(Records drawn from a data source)
[Start of section]
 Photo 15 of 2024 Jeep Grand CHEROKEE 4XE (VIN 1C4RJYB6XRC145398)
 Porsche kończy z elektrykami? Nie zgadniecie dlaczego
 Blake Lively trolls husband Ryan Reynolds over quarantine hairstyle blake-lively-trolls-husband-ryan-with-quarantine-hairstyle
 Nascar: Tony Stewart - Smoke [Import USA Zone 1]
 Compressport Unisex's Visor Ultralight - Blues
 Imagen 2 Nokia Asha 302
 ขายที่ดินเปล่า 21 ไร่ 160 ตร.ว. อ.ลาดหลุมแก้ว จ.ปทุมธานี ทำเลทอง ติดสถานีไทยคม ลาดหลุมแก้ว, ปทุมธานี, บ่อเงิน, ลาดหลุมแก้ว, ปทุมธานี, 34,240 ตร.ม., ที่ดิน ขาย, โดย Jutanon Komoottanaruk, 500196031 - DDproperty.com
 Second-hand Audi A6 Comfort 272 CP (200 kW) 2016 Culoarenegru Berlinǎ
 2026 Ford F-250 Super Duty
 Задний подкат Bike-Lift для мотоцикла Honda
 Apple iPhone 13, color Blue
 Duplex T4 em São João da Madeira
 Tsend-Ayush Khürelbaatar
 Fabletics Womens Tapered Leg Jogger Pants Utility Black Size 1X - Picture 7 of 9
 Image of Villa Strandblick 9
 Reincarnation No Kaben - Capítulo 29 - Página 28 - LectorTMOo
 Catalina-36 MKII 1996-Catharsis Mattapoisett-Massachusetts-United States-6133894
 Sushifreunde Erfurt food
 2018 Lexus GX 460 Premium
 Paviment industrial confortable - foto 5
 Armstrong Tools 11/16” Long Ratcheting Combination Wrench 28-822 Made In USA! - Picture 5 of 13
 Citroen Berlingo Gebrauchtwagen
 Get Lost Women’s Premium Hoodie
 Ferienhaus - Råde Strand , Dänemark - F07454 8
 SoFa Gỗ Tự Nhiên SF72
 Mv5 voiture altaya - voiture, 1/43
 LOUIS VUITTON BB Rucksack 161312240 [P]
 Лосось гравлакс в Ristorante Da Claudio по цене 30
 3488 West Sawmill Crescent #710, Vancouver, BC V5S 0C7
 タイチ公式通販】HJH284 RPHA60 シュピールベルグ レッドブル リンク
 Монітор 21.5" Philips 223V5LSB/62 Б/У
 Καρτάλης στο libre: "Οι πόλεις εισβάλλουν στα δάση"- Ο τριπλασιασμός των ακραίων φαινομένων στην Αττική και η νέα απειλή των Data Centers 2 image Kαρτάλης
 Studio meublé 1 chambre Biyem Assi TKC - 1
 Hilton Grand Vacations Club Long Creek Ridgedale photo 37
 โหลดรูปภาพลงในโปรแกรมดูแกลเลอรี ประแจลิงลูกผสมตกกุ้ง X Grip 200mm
[End of section]
Reproduce the material from its beginning through the line containing "Catalina-36 MKII 1996-Catharsis", changing "Visor" to "Cap" and keeping everything else the same.

Your response:
 Photo 15 of 2024 Jeep Grand CHEROKEE 4XE (VIN 1C4RJYB6XRC145398)
 Porsche kończy z elektrykami? Nie zgadniecie dlaczego
 Blake Lively trolls husband Ryan Reynolds over quarantine hairstyle blake-lively-trolls-husband-ryan-with-quarantine-hairstyle
 Nascar: Tony Stewart - Smoke [Import USA Zone 1]
 Compressport Unisex's Cap Ultralight - Blues
 Imagen 2 Nokia Asha 302
 ขายที่ดินเปล่า 21 ไร่ 160 ตร.ว. อ.ลาดหลุมแก้ว จ.ปทุมธานี ทำเลทอง ติดสถานีไทยคม ลาดหลุมแก้ว, ปทุมธานี, บ่อเงิน, ลาดหลุมแก้ว, ปทุมธานี, 34,240 ตร.ม., ที่ดิน ขาย, โดย Jutanon Komoottanaruk, 500196031 - DDproperty.com
 Second-hand Audi A6 Comfort 272 CP (200 kW) 2016 Culoarenegru Berlinǎ
 2026 Ford F-250 Super Duty
 Задний подкат Bike-Lift для мотоцикла Honda
 Apple iPhone 13, color Blue
 Duplex T4 em São João da Madeira
 Tsend-Ayush Khürelbaatar
 Fabletics Womens Tapered Leg Jogger Pants Utility Black Size 1X - Picture 7 of 9
 Image of Villa Strandblick 9
 Reincarnation No Kaben - Capítulo 29 - Página 28 - LectorTMOo
 Catalina-36 MKII 1996-Catharsis Mattapoisett-Massachusetts-United States-6133894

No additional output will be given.